Siapa Menyatukan Nusantara?
Teori “lapis budaya”, misalnya, pernah diungkap oleh Pendeta Dr. Eka Darmaputera, dalam disertasi doktornya yang berjudul Pancasila and the Search for Identity and Modernity, di Ph.D. Joint Graduate Program Boston and Andover Newton Theological School,
tahun 1982. Eka menyebutkan adanya tiga lapisan budaya di Indonesia,
yaitu Indonesia asli, India, dan Islam. Tentang lapisan asli Indoenesia,
Eka menyimpulkan:
“Lapisan
asli Indonesia merupakan sesuatu yang amat sulit, bila tidak dapat
dikatakan mustahil, untuk dijabarkan dengan lengkap dan pasti.
Kesepakatan yang ada ialah, bahwa sebelum datangnya peradaban India ke
Indonesia, ia telah mencapai tingkat kebudayaan yang relatif tinggi dan
berakar cukup dalam. Secara umum, lapisan ini dapat digambarkan sebagai
berikut: dasar peradabannya adalah pertanian (sawah dan ladang);
struktur sosialnya adalah desa; kepercayaan agamaniahnya adalah
animisme; …” (Eka Darmaputera, Pancasila: Identitas dan Modernitas (Jakarta: Badan Penerbit Kristen Gunung Mulia, 1997).

TUGAS ANDA:
Salin sebagian teks tentang lapisan budaya di atas tanpa mengubah apa pun: mulai dari kata yang memuat "Kesepakatan yang ada", lalu berhenti setelah "Gunung Mulia, 1997).". Baris-baris di bawah ini tidak perlu dipakai.

BARIS:

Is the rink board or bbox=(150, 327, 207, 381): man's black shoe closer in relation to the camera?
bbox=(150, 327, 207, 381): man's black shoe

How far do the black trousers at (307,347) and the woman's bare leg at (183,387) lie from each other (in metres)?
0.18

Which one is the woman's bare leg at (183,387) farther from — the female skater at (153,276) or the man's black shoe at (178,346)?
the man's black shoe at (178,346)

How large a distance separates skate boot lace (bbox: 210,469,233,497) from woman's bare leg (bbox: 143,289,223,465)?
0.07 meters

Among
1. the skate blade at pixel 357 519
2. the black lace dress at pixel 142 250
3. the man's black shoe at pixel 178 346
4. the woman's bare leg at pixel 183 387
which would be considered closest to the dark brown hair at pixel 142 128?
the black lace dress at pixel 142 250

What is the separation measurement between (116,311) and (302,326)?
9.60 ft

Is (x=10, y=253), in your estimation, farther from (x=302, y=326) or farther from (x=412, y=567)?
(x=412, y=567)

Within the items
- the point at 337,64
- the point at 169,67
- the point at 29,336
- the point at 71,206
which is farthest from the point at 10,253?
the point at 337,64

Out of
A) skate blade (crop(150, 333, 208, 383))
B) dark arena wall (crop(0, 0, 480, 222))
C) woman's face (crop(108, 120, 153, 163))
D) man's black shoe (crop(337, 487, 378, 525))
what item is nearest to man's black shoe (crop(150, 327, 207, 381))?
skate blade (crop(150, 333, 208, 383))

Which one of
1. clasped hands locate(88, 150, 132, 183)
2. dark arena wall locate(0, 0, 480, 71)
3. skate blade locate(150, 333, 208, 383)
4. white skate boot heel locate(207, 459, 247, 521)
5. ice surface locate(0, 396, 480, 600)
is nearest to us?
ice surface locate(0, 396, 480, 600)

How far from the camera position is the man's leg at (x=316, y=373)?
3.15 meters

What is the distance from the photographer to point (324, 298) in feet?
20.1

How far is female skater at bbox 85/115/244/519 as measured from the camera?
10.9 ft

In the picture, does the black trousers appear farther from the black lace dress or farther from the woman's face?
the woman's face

JAWABAN LATIHAN:
Kesepakatan yang ada ialah, bahwa sebelum datangnya peradaban India ke
Indonesia, ia telah mencapai tingkat kebudayaan yang relatif tinggi dan
berakar cukup dalam. Secara umum, lapisan ini dapat digambarkan sebagai
berikut: dasar peradabannya adalah pertanian (sawah dan ladang);
struktur sosialnya adalah desa; kepercayaan agamaniahnya adalah
animisme; …” (Eka Darmaputera, Pancasila: Identitas dan Modernitas (Jakarta: Badan Penerbit Kristen Gunung Mulia, 1997).